Episode 3 of 'Scream' Season 2 Shows Emma and Audrey Dealing With Ghostface Trauma

Meanwhile, Audrey comes closer and closer to being found out as Piper's accomplice.


One week without Ghostface means there needs to be a week with a whole lot of Ghostface, and sure enough, episode 3 delivered on the masked mayhem front. The last episode really played up Audrey’s paranoia that she would be found out, and “Vacancy” really runs with it – now that she finds out her stalker and/or other accomplice has gone and killed Jake and left his rotting corpse in Piper Shaw’s old storage locker. The evidence against Audrey (Bex Taylor-Klaus) is mounting, and even her closest friend Noah (John Karna) suspects something is up. But more importantly, someone knows what Audrey (Willa Fitzgerald) did with Piper in Season 1, and that someone (or someones?) is crazy enough to continue the spree around Lakewood. We’re only a few episode into this season and the plot is thickening rather nicely, and Scream continues to be big, schlocky fun.

Fresh off of finding Jake with small notes that read “See how I finished the job for you, Audrey?” pinned directly to his undoubtedly stinky dead body, Piper’s potential killing buddy has to return to the scene of the crime when amateur sleuth and new podcast host Noah figures out where Piper’s storage space is.
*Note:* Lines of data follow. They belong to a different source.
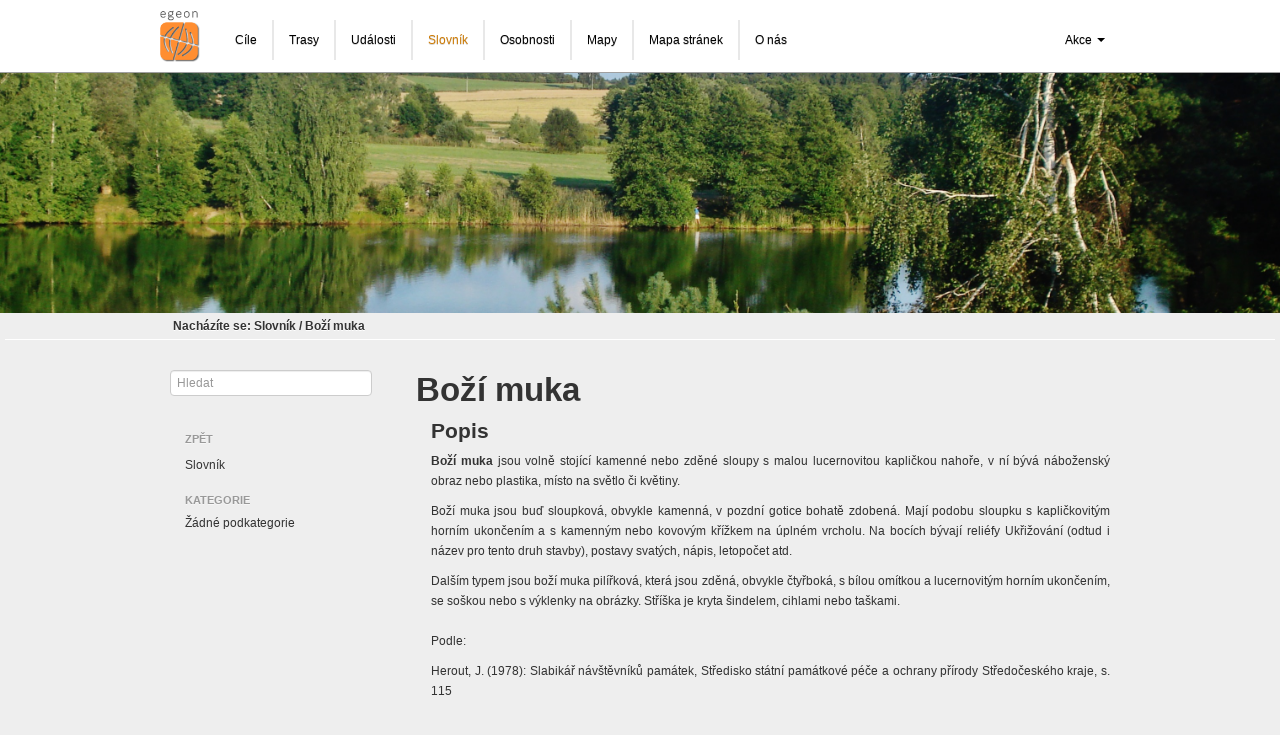

--- FILE ---
content_type: text/html; charset=utf-8
request_url: https://egeon.cz/slovnik/25/bozi-muka?c=9531
body_size: 6824
content:
<!DOCTYPE html>
<html lang='cz'>
<head>
<meta charset='utf-8'>
<title>
Boží muka | egeon.cz
</title>
<meta content="authenticity_token" name="csrf-param" />
<meta content="lDFHQw1ggo+XWbhI5TgYJ3Pen2Y+qMMl8w4jx2quB2M=" name="csrf-token" />
<link href="/assets/application-f33d36832ee4ec7a0ae21e7fe0661270.css" media="all" rel="stylesheet" type="text/css" />
<link href='https://cdn.jsdelivr.net/npm/summernote@0.8.18/dist/summernote-lite.min.css' rel='stylesheet'>
<link crossorigin='' href='https://unpkg.com/leaflet@1.9.2/dist/leaflet.css' integrity='sha256-sA+zWATbFveLLNqWO2gtiw3HL/lh1giY/Inf1BJ0z14=' rel='stylesheet'>
<link href='https://unpkg.com/leaflet.markercluster@1.1.0/dist/MarkerCluster.css' rel='stylesheet'>
<link href='https://unpkg.com/leaflet.markercluster@1.1.0/dist/MarkerCluster.Default.css' rel='stylesheet'>
<!--[if lt IE 9]>
<script src="/assets/html5shiv-450b2c5691e56732a8d952a9b81da850.js" type="text/javascript"></script>
<![endif]-->
</head>
<body>
<div class='navbar'>
<div class='navbar-inner'>
<div class='container-fluid'>
<a href="/" class="brand"><img alt="Egeon_logo" border="0" height="40" src="/icons/egeon_logo.png" width="40" /></a>
<ul class='nav'>
<li class=' main-menu nav-border-common nav-border-left'>
<a href="/cile/" rel="destinations">Cíle</a>
</li>
<li class=' main-menu nav-border-common nav-border-inner'>
<a href="/trasy/" rel="routes">Trasy</a>
</li>
<li class=' main-menu nav-border-common nav-border-inner'>
<a href="/udalosti/" rel="events">Události</a>
</li>
<li class='active main-menu nav-border-common nav-border-inner'>
<a href="/slovnik/" rel="terms">Slovník</a>
</li>
<li class=' main-menu nav-border-common nav-border-inner'>
<a href="/osobnosti/" rel="personalities">Osobnosti</a>
</li>
<li class='main-menu nav-border-common nav-border-inner'><a href="/mapy/">Mapy</a></li>
<li class='main-menu nav-border-common nav-border-inner'><a href="/mapa_stranek/">Mapa stránek</a></li>
<li class='main-menu nav-border-common nav-border-right'><a href="/about/">O nás</a></li>
</ul>
<ul class='nav pull-right'>
<li class='dropdown'>
<a class='dropdown-toggle' data-toggle='dropdown' href='#'>
Akce
<b class='caret'></b>
</a>
<ul class='dropdown-menu'>
<li><a href="/users/sign_in">Přihlásit se</a></li>
</ul>
</li>
</ul>
</div>
</div>
</div>
<div class='main_page_header'>
</div>
<div class='breadcrumbs-box'>
<div class='container-fluid'>
<div class='text-left'>
<nav id='breadcrumbs'>
<ul class='breadcrumb'>
<li>Nacházíte se:</li>
<li class=''>
<a href="/slovnik/" class="terms">Slovník</a>
</li>
<span class='divider'>/</span>
<li class='active'>
<a href="/slovnik/25" class="Boží muka">Boží muka</a>
</li>
</ul>
</nav>
</div>
</div>
<hr class='hr'>
</div>
<div class='container-fluid'>
<div class='row-fluid'>
<div class='span3' id='sidebar'>
<div class='minimal-content-margin'>
<div class='search'>
<form>
<input id='search' name='q' placeholder='Hledat' type='text'>
</form>
</div>
<nav id='categories-pane'>
<ul class='nav nav-list'>
<li class='nav-header'>Zpět</li>
<li><a href="/slovnik/">Slovník</a></li>
<li class='nav-header'>Kategorie</li>
<li>Žádné podkategorie</li>
</ul>
</nav>
</div>
</div>
<div class='span9' id='content'>
<div class='minimal-content-margin'>
<article>
<h1>Boží muka</h1>
<section class='description'>
<h3>Popis</h3>
<p><b>Boží muka</b> jsou volně stojící kamenné nebo zděné sloupy s malou lucernovitou kapličkou nahoře, v ní bývá náboženský obraz nebo plastika, místo na světlo či květiny.</p><p>Boží muka jsou buď sloupková, obvykle kamenná, v pozdní gotice bohatě zdobená. Mají podobu sloupku s kapličkovitým horním ukončením a s kamenným nebo kovovým křížkem na úplném vrcholu. Na bocích bývají reliéfy Ukřižování (odtud i název pro tento druh stavby), postavy svatých, nápis, letopočet atd.</p><p>Dalším typem jsou boží muka pilířková, která jsou zděná, obvykle čtyřboká, s bílou omítkou a lucernovitým horním ukončením, se soškou nebo s výklenky na obrázky. Stříška je kryta šindelem, cihlami nebo taškami.<br><br>Podle: </p><p>Herout, J. (1978): Slabikář návštěvníků památek, Středisko státní památkové péče a ochrany přírody Středočeského kraje, s. 115</p>
</section>
<div id='galleria'>
<a href='https://egeon.s3.amazonaws.com/photos/ad00e8173e1f2eb9dfd759fd1b62c554683a557b.jpg?1358728959'>
<img data-title='Sloupková boží muka u Vavřince v Moravském krasu — Zora Harmatová' src='https://egeon.s3.amazonaws.com/photos/b727cbe6f2c13a02d774ad0b9890eec500e8de7e.jpg?1358728959'>
</a>
<a href='https://egeon.s3.amazonaws.com/photos/230ac2fd73182cf04ab5a8e5cd135bc82c108c3a.jpg?1358728961'>
<img data-title='Sloupková boží muka u Mohelenské hadcové stepi — Jan Harmata' src='https://egeon.s3.amazonaws.com/photos/7f6bd737862b15ab075c856a26cee5b9bdda8cd2.jpg?1358728961'>
</a>
<a href='https://egeon.s3.amazonaws.com/photos/8e6a4990e750a394cab802cec286774181a795e2.jpg?1358728973'>
<img data-title='Pilířková boží muka na rozcestí silnic mezi Sloupem a Ostrovem u Macochy — Jan Harmata' src='https://egeon.s3.amazonaws.com/photos/6f1e4f23d1e8279f01f5accf6b34cfb4fba4728b.jpg?1358728973'>
</a>
<a href='https://egeon.s3.amazonaws.com/photos/3df5cf52c2048c62d18a39117807e3b1bca6f0de.jpg?1647111463'>
<img data-title='&lt;p&gt;Boží muka u jižního okraje zámeckého parku ve Valticích (bez výklenku)&lt;/p&gt; — Jan Harmata' src='https://egeon.s3.amazonaws.com/photos/15a2d1f19886e78089304a51f7d4a52a36836dcd.jpg?1647111463'>
</a>
</div>

<section class='authors'>
<h3>Přispěvatelé:</h3>
<a href="mailto:harmata@volny.cz">Jan Harmata</a>
<dl>
<dt>Vytvořeno:</dt>
<dd>
<time datetime='2012-03-23 12:09:08 UTC' id='created'>23. 03. 2012</time>
</dd>
<dt>Naposledy upraveno:</dt>
<dd>
<time datetime='2022-03-12 18:58:22 UTC' id='updated'>12. 03. 2022</time>
</dd>
</dl>
</section>

</article>

</div>
</div>
</div>
</div>
<footer>
<div class='container-fluid'>
<p>Copyright © 2015-2021 Helena Rybáková, Jan Harmata, Martin Janoška, Monika Bláhová, Tamara Dostálová, Tomáš Šedovič, Vít Rybák, Vladimír Svoboda, Zora Harmatová, Zetha Design. Text and photo: all rights reserved.</p>
<p>This program is Free Software under the terms of <a href="https://www.gnu.org/licenses/agpl-3.0.en.html">AGPL v3</a>. <a href="https://gitlab.com/Sedovic/egeon/">Click here for the source code</a>. See the <a href="/about">About page</a> for more information about the website.</p>
</div>
</footer>
<script src="/assets/application-bd2d8d4c26a764411155df323fc99266.js" type="text/javascript"></script>

<script crossorigin='' integrity='sha256-o9N1jGDZrf5tS+Ft4gbIK7mYMipq9lqpVJ91xHSyKhg=' src='https://unpkg.com/leaflet@1.9.2/dist/leaflet.js'></script>
<script crossorigin='' src='https://unpkg.com/leaflet.markercluster@1.1.0/dist/leaflet.markercluster.js'></script>
<script src='https://polyfill.io/v3/polyfill.min.js?features=default'></script>
</body>
</html>
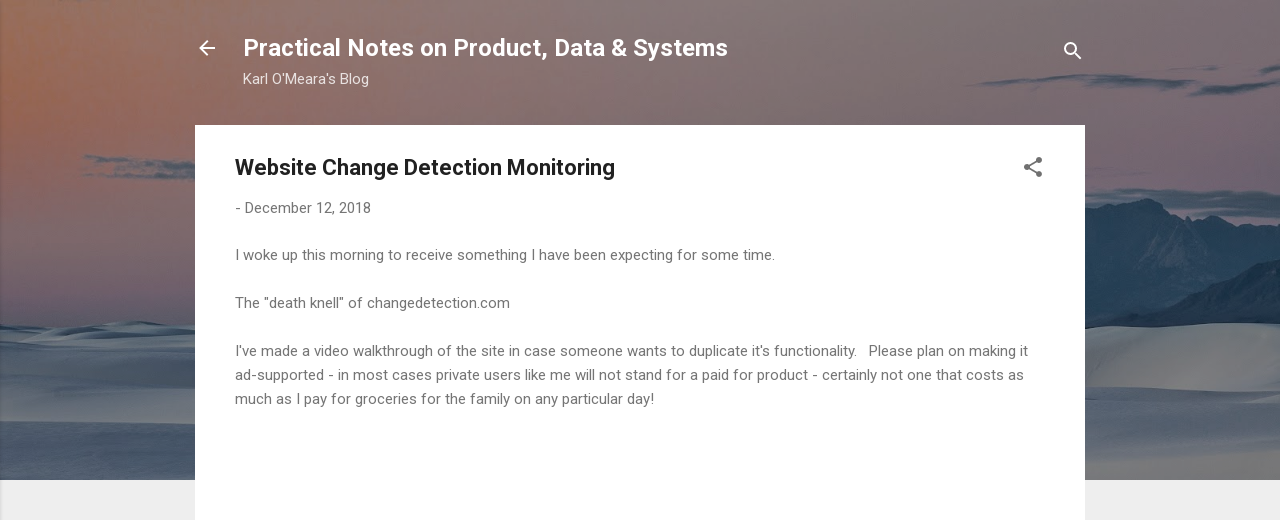

--- FILE ---
content_type: text/html; charset=UTF-8
request_url: https://www.karlomeara.com/b/stats?style=BLACK_TRANSPARENT&timeRange=ALL_TIME&token=APq4FmAMF3xuW4uc65sYhHa0bU2ID-9RuDuTFwRBJOe3Y4ilWKXkr7PDCmdFm2DL5J5m-pZ51wBATU2TrDiBQ-i-Id7Pxc8NDg
body_size: 46
content:
{"total":404272,"sparklineOptions":{"backgroundColor":{"fillOpacity":0.1,"fill":"#000000"},"series":[{"areaOpacity":0.3,"color":"#202020"}]},"sparklineData":[[0,39],[1,33],[2,36],[3,46],[4,19],[5,54],[6,41],[7,42],[8,63],[9,57],[10,100],[11,72],[12,36],[13,35],[14,12],[15,13],[16,13],[17,49],[18,67],[19,72],[20,42],[21,31],[22,6],[23,7],[24,9],[25,5],[26,11],[27,14],[28,35],[29,11]],"nextTickMs":225000}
When Audrey booked it from there the first time the whole thing was peppered with car air fresheners masking the foul stench emanating from the body formerly known as Jake, but when Noah drags her back there’s nothing but old antique junk. Audrey thinks she’s dodged a bullet, but a USB security camera inside threatens to expose her big incriminating secret. Fortunately for her, it’s just Ghostface messing with her again, as there’s no media found on the thing. When Noah pops it into his computer to look for clues there’s a whole lot of nothing.

One of the best parts about Scream:The TV Series is just how faithful it is to the ways information is secretly (or not-so-secretly) disseminated among teens. The show itself is greatly exaggerated for its melodramatic horror purposes, but the gossipy sharing of photos or texts points to a truth – in the way a deadly bunch of backstabbing high schoolers could make something like this unfold.

Cell phones, USBs, podcasts — every bit of information that should lead to the killer breaks down because of this lack of direct, face-to-face communication. Only Ghostface utilizes direct calls to taunt his victims to play into his game. He’s in charge because he knows how to get his message across to all the vulnerable people who will listen. It’s a bit of trickery leftover from the movie series, which had Drew Barrymore and a gaggle of other victims running around talking on landlines. Now, all the iPhones offer a nice thematic continuation of that.

After that, Audrey’s own brush with Ghostface’s technological terror takes a backseat for most of the episode to deal with Emma’s PTSD and the reemergence of her dad Kevin. Instead of calling or emailing like a regular parent, the dude just straight up creepily followed her around in his car until he saw she was alone to say “Oh, by the way, I’m back.” But nothing is normal in Lakewood, and you just kind of have to accept that everyone is crazy. Still, the show did a nice job of connecting father and daughter through their trauma.

It’s all surface-level stuff of course, but the mirroring of Kevin having to deal with the fallout of original killer Brandon James’s spree with Emma’s own brush with Piper links the two troubled souls together in a weird way. Tom Everett Scott (aka Shades from possible greatest movie ever That Thing You Do) plays Kevin with the perfect sense of being broken while also being tender and wanting to restore his relationship with his daughter.

That or he’s the killer who’s dealing with his trauma by acting out some twisted PTSD fantasy on his own daughter and her friends. The fact that Ghostface took over his hotel room only to murder the poor bellhop at the Crescent Palms (the place where Piper stayed during her time in Lakewood) followed by his boozy dustup with a fellow drunk at a nearby watering hole moments later makes him one to keep an eye on.

But, to be honest, there are so many people who could be Ghostface at this point that it’s great just to sit back and watch all the potential red herrings accumulate. Besides Kevin, it could just as easily be Eli (Sean Grandillo) or Stavo (Santiago Segura). And what about Mr. Branson, the Humbert Humbert to Brooke’s Lolita who mysteriously shows back up in town? Plus her dad the mayor is possibly involved in Jake’s disappearance and death, which will likely complicate things for Brooke. It makes you think that she’ll be next.

“Vacancy” wisely ends as it began, with Audrey who, more so than Emma this season, seems to be the story’s focal point. Ghostface plants the corkscrew he used to kill the bellhop in Audrey’s car, and as she sits there with bloodied hands it dawns on her and the audience that she’s probably in too deep at this point. It’s only a matter of time before someone actually finds out she was Pipers accomplice. Its all going according to Ghostface’s plan, and it’s grotesquely glorious.